**Explorer le document**
A - D'après le texte sur la crise financière, quel est le montant de l'enveloppe de crédit proposée à la Hongrie ?
B - Recopiez, s'il vous plaît, le passage du texte sur la crise financière allant de « Grâce à cette » jusqu'à « négative de 10%. ».

Crise financière, acte deux

Crise financière, acte deux

Le FMI de nouveau en scène

Tandis que la crise financière pourrait déboucher sur une vaste récession dans les pays développés, le trio formé par la Banque Centrale Européenne (BCE), le Fonds Monétaire International (FMI) et la Banque mondiale ont proposé une enveloppe de crédit de 25 milliards d'euros à la Hongrie. Elle a pour but d’enrayer la fuite des capitaux étrangers et de maintenir la stabilité du système financier hongrois. En contrepartie, la Hongrie doit continuer à réduire son déficit budgétaire en 2009, et ce malgré la récession.

 

Grâce à cette enveloppe de crédit allouée à la Hongrie, le pays semble avoir échappé aux plus désastreuses conséquences de la crise financière. En exagérant légèrement, l’on pourrait dire que la Hongrie a échappé à la situation que l’Islande a connu début octobre : lorsque son système bancaire s’est effondré, le pays n’avait plus de réserves en devises et son endettement équivalait à huit fois son PIB. Selon le FMI, même l’année prochaine l’Islande devrait connaître une croissance négative de 10%.

Un tel scénario ne devrait finalement pas se produire en Hongrie. Pourtant les spéculateurs étrangers avaient pris pour cible la Hongrie, dont l’endettement relativement élevé avait assujetti le pays aux créanciers étrangers. Le pays présentait en effet deux facteurs susceptibles de les rendre nerveux : d’une part le déficit public et d’autre part l’impossibilité de maintenir à long terme le rythme croissant de l’endettement des ménages. Nous connaissons aujourd’hui un contexte financier global où même les banques des pays développés ont recourt à une injection de capitaux de l’Etat (et certaines se sont tout de même effondrées), où le niveau de liquidité est relativement faible et où la confiance est encore assez relative sur les marchés financiers. Dans ce contexte, il n’est pas étonnant que les investisseurs et spéculateurs étrangers, quelque peu stressés, réagissent fébrilement à la communication de certaines données macroéconomiques des pays sensibles. Selon eux, le risque de faillite de l’Etat hongrois a augmenté et, en octobre, le pays a eu du mal à lever des fonds sur le marché des titres publics. Ils cherchaient simplement à tirer profit de leurs spéculations.

**Données fournies**
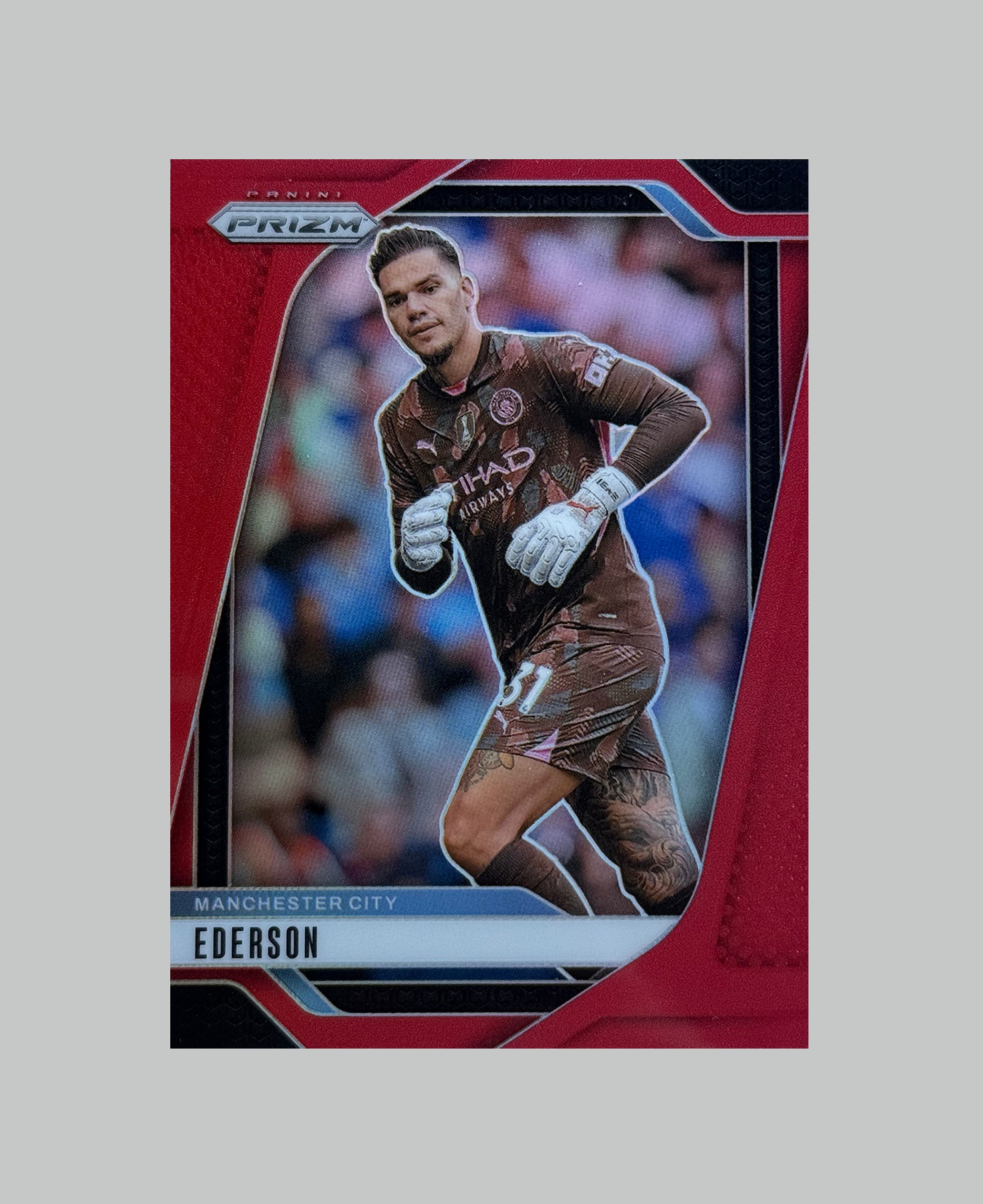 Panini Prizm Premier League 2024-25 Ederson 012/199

...

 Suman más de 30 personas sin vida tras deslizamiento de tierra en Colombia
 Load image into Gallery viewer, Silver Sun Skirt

**Exercice corrigé**
A - 25 milliards d'euros.

B -
Grâce à cette enveloppe de crédit allouée à la Hongrie, le pays semble avoir échappé aux plus désastreuses conséquences de la crise financière. En exagérant légèrement, l’on pourrait dire que la Hongrie a échappé à la situation que l’Islande a connu début octobre : lorsque son système bancaire s’est effondré, le pays n’avait plus de réserves en devises et son endettement équivalait à huit fois son PIB. Selon le FMI, même l’année prochaine l’Islande devrait connaître une croissance négative de 10%.